PROPERTY FROM A PRIVATE EUROPEAN COLLECTION
According to Arnold Houbraken, Bakhuizen learnt to paint in oils from the marine painters Hendrick Dubbels and Allaert van Everdingen. He was a recognised marine painter by 1658, the year in which he painted the background with ships for Bartholomeus van der Helst’s Portrait of a Lady (Brussels, Musée des Arts Anciens), although he did not join the Amsterdam guild of painters until 1663. Thereafter, however, his fame as a marine specialist was rapidly established, winning him, for example, the commission in 1665 from the burgomaster of Amsterdam of a View of Amsterdam and the IJ (Paris, Musée du Louvre), intended as a diplomatic gift for Hugues de Lionne, King Louis XIV’s Foreign Minister. His success brought him to the attention of many of the leading patrons of Europe, including Grand Duke Cosimo III de’ Medici, King Frederick I of Prussia, the Elector of Saxony, and Tsar Peter the Great, who all visited his studio; indeed, Peter the Great was reputed to have taken drawing lessons from him.
Houbraken underlined how Bakhuizen was attracted in particular to painting storms and his oeuvre is dominated by work that showed the ever-changing skies of the Netherlands, often in inclement conditions.

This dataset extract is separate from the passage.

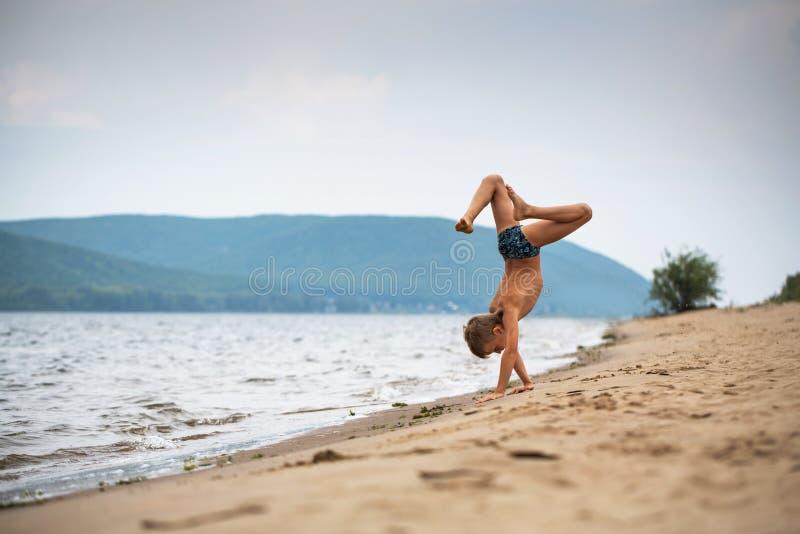 海滩步行的男孩在他的手上 夏日,河岸 免版税库存照片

This composition, however, is more in tune with the atmospheric Calms of Willem van de Velde the Younger that the latter painted during the 1650s, and can be compared to Bakhuizen’s signed and dated picture of 1661, formerly with Browse and Delblanco, London (see G. de Beer, L. Backhuysen (1630-1708). Sein Leben und Werk, Zwolle, 2002, p. 49, no. 12). The scene is quietly poetic, as two figures look on as a gust of wind catches the sails of the moored boat and the clouds roll in, painted with a superb sense of volume and depth. It is a picture that showcases Bakhuizen’s skill in rendering light and atmosphere, even when working on a relatively small scale.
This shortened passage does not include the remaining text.